━━━ Records shown ━━━

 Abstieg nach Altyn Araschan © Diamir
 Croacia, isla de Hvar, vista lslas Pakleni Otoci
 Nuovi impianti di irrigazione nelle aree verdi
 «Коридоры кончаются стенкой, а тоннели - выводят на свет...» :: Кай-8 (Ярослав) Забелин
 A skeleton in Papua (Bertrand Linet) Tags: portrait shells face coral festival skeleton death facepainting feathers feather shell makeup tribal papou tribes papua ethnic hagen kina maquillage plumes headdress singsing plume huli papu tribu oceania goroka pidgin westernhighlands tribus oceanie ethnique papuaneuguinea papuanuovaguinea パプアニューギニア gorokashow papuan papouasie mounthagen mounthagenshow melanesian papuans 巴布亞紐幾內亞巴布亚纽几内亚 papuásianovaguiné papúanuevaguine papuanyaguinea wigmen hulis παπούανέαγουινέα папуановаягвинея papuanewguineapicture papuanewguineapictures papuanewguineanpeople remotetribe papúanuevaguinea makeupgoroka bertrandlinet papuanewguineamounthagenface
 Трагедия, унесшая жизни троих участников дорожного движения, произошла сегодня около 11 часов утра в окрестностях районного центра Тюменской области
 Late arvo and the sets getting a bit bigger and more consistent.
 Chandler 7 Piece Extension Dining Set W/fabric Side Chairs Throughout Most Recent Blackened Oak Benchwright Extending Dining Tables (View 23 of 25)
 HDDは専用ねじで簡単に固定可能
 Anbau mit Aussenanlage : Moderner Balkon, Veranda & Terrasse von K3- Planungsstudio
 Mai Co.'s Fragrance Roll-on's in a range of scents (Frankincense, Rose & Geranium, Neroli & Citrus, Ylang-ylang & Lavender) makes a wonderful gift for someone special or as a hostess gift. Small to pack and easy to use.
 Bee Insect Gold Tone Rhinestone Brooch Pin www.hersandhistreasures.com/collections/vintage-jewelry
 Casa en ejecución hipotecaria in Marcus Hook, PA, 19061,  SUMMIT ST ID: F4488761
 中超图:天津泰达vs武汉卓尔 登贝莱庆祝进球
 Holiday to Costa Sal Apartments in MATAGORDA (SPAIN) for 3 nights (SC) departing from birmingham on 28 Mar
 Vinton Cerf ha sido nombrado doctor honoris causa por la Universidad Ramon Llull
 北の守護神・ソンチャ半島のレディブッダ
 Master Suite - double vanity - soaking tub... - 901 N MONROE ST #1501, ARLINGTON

━━━

*Assigned task:*
Retype exactly the line with "Holiday to Costa" and each line after it until the records end, and include no other line.

*Task output:*
 Holiday to Costa Sal Apartments in MATAGORDA (SPAIN) for 3 nights (SC) departing from birmingham on 28 Mar
 Vinton Cerf ha sido nombrado doctor honoris causa por la Universidad Ramon Llull
 北の守護神・ソンチャ半島のレディブッダ
 Master Suite - double vanity - soaking tub... - 901 N MONROE ST #1501, ARLINGTON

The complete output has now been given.